→ **THE PROBLEM**
Continue the article on the costs of a no-deal Brexit, starting right after its last sentence.

No deal Brexit is the worse deal of all – official

For the two years and more the proponents of Brexit have been decrying the factual statements of the consequences of the UK leaving the EU. With the publication of the first tranche of ‘technical papers’ papers setting out the implications of a ‘no deal’ Brexit these cavalier dismissals of the facts and the mistaken promises should be seen for what they are.

Let’s recap on just how wrong they have been:

Doing a deal was going to be easy: said Fox and Davis and Johnson.

Clearly not so, but it has proved all the more difficult because of the civil war within the Conservative Government.

They said if the UK left the EU bureaucracy and red tape could be slashed.

But the technical papers spell out the massive overhead of bureaucracy that a ‘no deal’ would impose on any business involved in import and export with the EU27.

The said that leaving the EU would bring down prices.

But the technical papers make clear that the cost of bureaucracy, tariffs, credit card charges and customs paperwork alone will increase the cost of goods and force businesses to increase prices of products including food.

They said claims that medicines could be in short supply were scaremongering.

Yet the technical papers talk about stockpiling medicines to counter the effects of a ‘no deal’ Brexit because international supply chains are a fact of life in 2018.

They said the NHS would benefit

But the NHS is already being hurt and in the event of no deal, as well as the uncertainty over secure supplies of medicines, faces difficulties with the supply of radiotherapy materials to treat cancers and of highly qualified staff from the EU.

We were again told we were scaremongering when we alerted the public to the danger to food supplies posed by a hard Brexit.

But now the technical papers, the supermarket chains and the farmers have all made it clear that customs delays and the absence of agreement on common regulations are certain to disrupt the supply of foods to the UK and hammer the UK’s agricultural exports too. The next time you hear a Brexiteer dismiss this stuff ask yourself (and them if they allow it) what possible reason would the farmers, the supermarkets and the Port of Dover have to lie about this stuff.

They said they would do their own trade deals.

But is fact nobody is interested in even talking about a trade deal until the UK has agreed its relationship with the EU single market AND if ‘no deal’ exists then the UK’s current trading arrangements with 60 plus countries will no longer be valid.

They said the implications of the border in Ireland could be easily sorted out.

But in reality they haven’t got a clue. The technical papers now suggest that those seeking to do business with the Republic of Ireland should get advice from the Irish Government!

They said ‘they need us more than we need them’.

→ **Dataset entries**

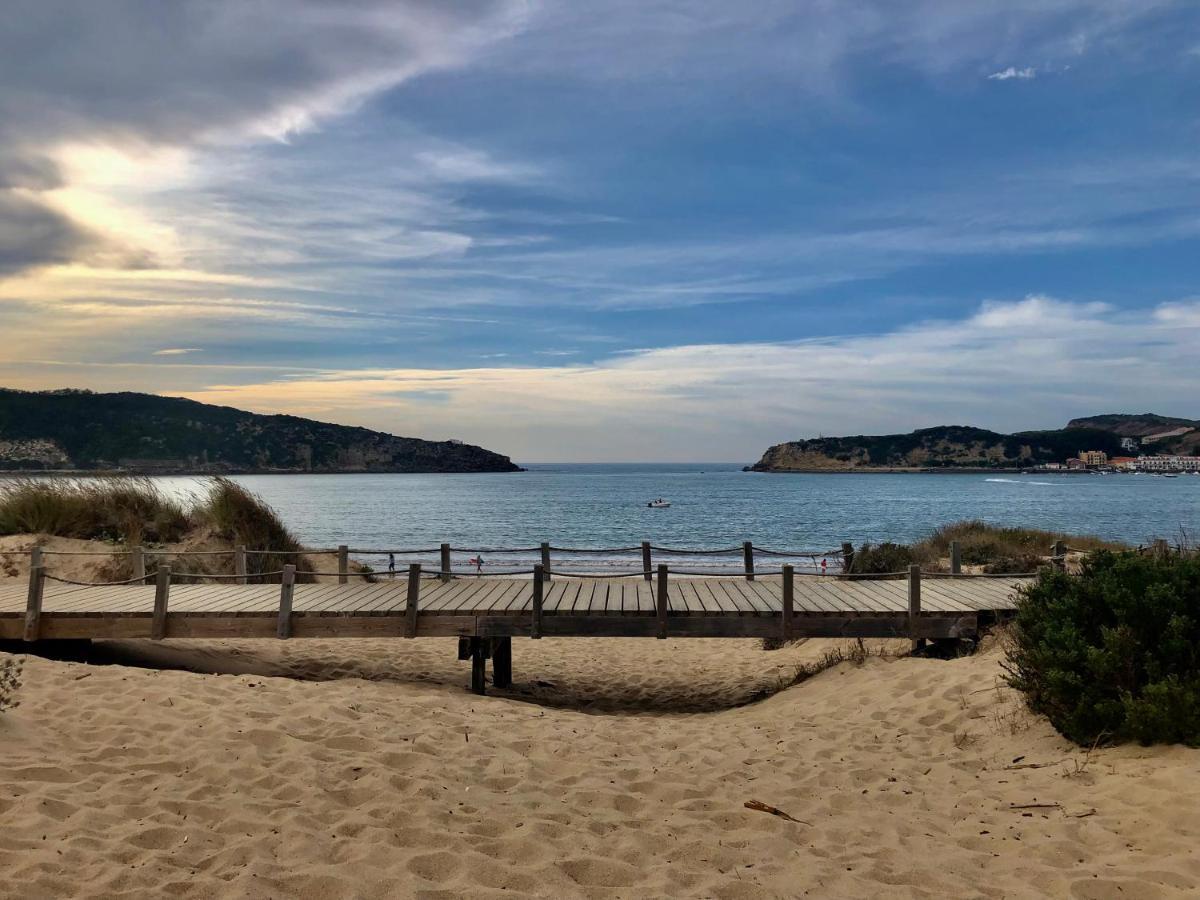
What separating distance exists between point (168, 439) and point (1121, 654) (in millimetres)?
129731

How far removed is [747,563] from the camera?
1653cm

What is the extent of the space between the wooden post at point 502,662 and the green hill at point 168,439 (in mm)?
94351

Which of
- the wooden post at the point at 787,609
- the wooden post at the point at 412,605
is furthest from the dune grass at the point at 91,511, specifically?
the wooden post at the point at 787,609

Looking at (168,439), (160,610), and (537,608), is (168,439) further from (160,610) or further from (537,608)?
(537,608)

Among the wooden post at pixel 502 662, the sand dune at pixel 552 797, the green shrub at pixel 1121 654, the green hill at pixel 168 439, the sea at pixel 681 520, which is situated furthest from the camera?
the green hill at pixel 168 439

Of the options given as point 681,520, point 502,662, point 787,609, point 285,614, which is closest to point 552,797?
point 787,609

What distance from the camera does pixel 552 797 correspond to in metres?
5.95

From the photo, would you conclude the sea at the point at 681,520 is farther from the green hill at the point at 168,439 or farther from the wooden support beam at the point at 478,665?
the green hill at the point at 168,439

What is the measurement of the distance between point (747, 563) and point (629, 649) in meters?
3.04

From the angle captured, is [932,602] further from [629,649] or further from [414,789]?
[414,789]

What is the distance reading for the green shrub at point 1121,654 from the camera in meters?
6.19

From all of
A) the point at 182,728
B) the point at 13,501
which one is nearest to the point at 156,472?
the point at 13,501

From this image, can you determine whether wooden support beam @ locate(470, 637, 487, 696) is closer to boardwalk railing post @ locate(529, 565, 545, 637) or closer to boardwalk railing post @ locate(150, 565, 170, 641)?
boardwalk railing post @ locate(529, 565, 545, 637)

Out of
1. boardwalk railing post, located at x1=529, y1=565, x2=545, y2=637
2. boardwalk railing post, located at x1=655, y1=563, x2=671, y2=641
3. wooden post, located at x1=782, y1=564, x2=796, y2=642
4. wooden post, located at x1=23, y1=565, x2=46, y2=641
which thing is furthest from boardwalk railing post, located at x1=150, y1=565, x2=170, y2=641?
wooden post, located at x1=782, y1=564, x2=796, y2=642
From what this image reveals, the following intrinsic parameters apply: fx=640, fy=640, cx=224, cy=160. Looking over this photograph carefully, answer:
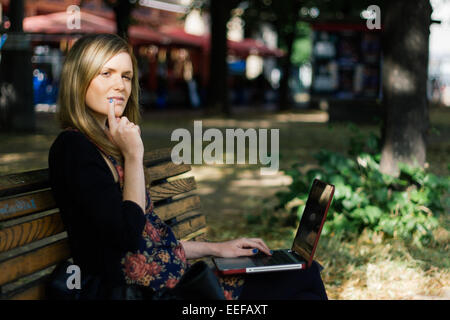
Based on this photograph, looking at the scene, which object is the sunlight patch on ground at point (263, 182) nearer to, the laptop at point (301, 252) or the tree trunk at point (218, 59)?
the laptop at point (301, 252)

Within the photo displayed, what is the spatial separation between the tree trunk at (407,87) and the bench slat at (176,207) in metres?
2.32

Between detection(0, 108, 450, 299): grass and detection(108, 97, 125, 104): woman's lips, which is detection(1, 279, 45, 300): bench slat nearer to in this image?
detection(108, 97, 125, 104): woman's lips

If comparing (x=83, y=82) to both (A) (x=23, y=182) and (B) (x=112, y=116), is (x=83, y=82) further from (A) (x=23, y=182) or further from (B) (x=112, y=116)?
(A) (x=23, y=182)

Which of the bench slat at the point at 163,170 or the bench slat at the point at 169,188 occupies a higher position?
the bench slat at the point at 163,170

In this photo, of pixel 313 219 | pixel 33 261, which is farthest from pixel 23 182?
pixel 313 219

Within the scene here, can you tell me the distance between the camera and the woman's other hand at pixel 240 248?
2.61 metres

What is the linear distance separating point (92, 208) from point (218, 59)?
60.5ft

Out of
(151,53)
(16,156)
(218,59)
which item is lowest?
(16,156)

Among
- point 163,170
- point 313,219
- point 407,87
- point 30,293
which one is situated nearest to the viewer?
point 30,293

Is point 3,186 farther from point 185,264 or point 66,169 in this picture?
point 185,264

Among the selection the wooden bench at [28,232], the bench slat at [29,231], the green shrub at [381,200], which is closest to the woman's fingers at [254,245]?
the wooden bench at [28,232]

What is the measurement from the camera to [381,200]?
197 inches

→ **SOLVED PROBLEM**
But both the technical papers and the economic analysis of, well, everybody demonstrates that this is simply not the case and never was. Given the choice of worrying about trade with one country and trade with another 26, not surprisingly, the remaining member states chose the 26. Detailed analysis also demonstrates that only a few EU states are significantly affected by Brexit – our most immediate neighbours: Ireland (hardest hit), The Netherlands, Belgium, Germany (mainly the western regions) and France (mainly the north). In other words gravity still applies to trade.  

They said it would save money.

But the Government has told us they have 7,000 Civil Servants working on Brexit and the money set aside for another 9,000 (in total that’s at least half a billion a year, by our reckoning) AND that’s before the Government subsidises all the things that are currently paid for through the European Union and pays extra to do so in many areas.

They said no deal is better than a bad deal.

But the technical papers show that no deal is the worst deal possible.

So what does all this mean?

It shows that just about everything that has been peddled over the past two years by the Brexiteers has proved to be wrong. It shows that far from being ‘project fear’, the facts show that Britain will suffer badly in the event of a ‘no deal Brexit’. Yet, still, the likes of Mr Rees-Mogg, who seems to think a cut glass accent is a substitute for knowledge, continue to press for an outcome that will patently damage the UK for decades and hit the poorest hardest.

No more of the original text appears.